Pedem perdão pelos pecados e não aceitam que foram perdoados. Continuam a se
castigar mesmo depois que alcançam o perdão. Você rezava o Pai Nosso todas as noites com sua esposa antes de dormirem. Vocês
os ensinaram a todos os seus filhos. Será que nunca escutou ‘perdoa as nossas ofensas assim como
perdoamos a quem nos tem ofendido’? Deus escuta as preces sinceras, José.
Escuta e as atende.
_ A gente tem medo de não agradar a
Deus.
_ Você foi um bom pai, José. Ensinou
seus filhos o que era certo e o que era errado, se sacrificou por eles, foi
amigo, companheiro e era um homem justo. Seus filhos o amavam tanto que não o
desobedeciam porque não lhe queriam mal. Ver você triste era para eles o pior
do castigo. Isso é amor. Deus é Pai, José. Revelou-se e ensinou seus filhos, e
eles o obedecem por amor e não por medo.
_ Eu sempre tive fé em Deus, mas não fui
daqueles que saíam convidando para ir a Igreja. Eu achava isso bonito, mas
nunca tive coragem de fazer.
_ Todos recebem um dom. Uns catam,
outros oram, outros explicam a Palavra, mas todos, todos mesmo, devem saber
amar. E você amou muito! Você era
pedreiro, certo? Você trabalhou honestamente, deu esmolas, aconselhou os amigos
a fazerem as coisas certas, não mentiu ou fraudou ninguém e ainda ajudava
vizinhos a fazerem pequenos reparos que eles nunca tinham meios de pagar. Você
tinha pouco, mas partilhava o que recebia e transformava esse pouco em muito.

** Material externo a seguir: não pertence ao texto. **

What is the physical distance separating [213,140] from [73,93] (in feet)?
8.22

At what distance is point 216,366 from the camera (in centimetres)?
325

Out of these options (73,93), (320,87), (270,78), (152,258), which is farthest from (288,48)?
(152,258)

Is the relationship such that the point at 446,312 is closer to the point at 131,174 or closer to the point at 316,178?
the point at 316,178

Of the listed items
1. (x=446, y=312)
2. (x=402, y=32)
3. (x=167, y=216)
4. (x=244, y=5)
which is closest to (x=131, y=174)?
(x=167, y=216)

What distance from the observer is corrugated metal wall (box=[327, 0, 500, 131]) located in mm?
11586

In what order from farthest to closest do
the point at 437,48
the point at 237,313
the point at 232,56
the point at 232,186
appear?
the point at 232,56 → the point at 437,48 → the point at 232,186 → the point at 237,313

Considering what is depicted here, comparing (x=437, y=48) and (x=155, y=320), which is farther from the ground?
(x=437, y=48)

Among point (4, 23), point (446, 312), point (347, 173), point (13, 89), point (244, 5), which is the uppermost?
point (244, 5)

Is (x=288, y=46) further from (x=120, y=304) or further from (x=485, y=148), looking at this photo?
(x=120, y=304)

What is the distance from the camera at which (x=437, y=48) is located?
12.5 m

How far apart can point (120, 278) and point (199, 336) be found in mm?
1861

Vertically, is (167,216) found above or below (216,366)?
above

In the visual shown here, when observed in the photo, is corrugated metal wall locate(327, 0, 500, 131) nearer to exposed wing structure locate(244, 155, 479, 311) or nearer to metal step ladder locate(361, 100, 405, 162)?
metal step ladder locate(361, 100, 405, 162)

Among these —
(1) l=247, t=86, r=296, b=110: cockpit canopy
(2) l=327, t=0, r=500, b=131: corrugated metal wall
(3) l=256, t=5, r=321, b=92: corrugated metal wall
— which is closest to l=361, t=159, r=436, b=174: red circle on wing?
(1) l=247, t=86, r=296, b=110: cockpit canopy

Uma vez organizou seus amigos e todos trabalharam de graça para fazer uma casa
de tijolos para uma senhora que criava dois netos e morava em um barraco
erguido com restos de madeira, lata, lona e papelão. Porque você fez isso?
_ A coitada não tinha ninguém por ela.
Ficou sozinha com os netos e a gente não podia ver aquilo sem fazer nada. Os
pobrezinhos eram filhos de Deus.
_ Você levou Deus até eles. Seus amigos
sentiram a felicidade de fazer o bem se esperar recompensas, de ajudar quem
realmente precisava e quando entregaram a casa aquela senhora todos se sentiram
em paz, porque Deus estava com eles, os confortando e agradecendo em seus
corações. Deus está em tudo e em todos, José. Em cada ato de bondade e de
misericórdia. Em cada perdão e em cada gesto de amor. Não há maior benção para
um pai do que a felicidade de seus filhos. E como os pais ficam contentes ao
perceberem que seus filhos se tornaram homens e mulheres de bem. Deus é Pai.
_ Meus filhos me chamavam de Painho.
_ É a intimidade que o amor permite.
Jesus também chamou Deus de Painho. Ele chamava Deus de Abba, que em sua língua
seria Painho.
_ Vendo assim eu fico contente. Acho que
cuidei bem da minha família. Tenho pena da minha esposa. Vai ficar sozinha.
_ Você cuidou bem de sua família. Seus
filhos desejam serem bons pais e boas mães porque tiveram um bom pai e tem uma
boa mãe. Vocês souberam acolher Deus entre seus filhos e eles cuidarão dela com
amor. As pessoas geralmente dão o que têm, e só têm aquilo que recebem. Você os
deu muito amor.
_ Então sei que posso encontrar Deus sem
ter vergonha do que fiz.
_ Você já o encontrou, José. Encontrou
Deus quando ajudou a quem precisava, quando visitou os doentes, quando repartiu
seu pão e o viu todos os dias nos olhos de sua esposa e de seus filhos. Agora
você estará mais próximo dele. Colherá os frutos que plantou.
_ E pensar que cheguei a temer esse dia.
– Disse José enquanto as nuvens se abriam e ele vislumbrava a Glória.
_ Deus é Pai, José. Só os filhos
desobedientes e perversos têm medo do seu pai.
Emerson Luiz.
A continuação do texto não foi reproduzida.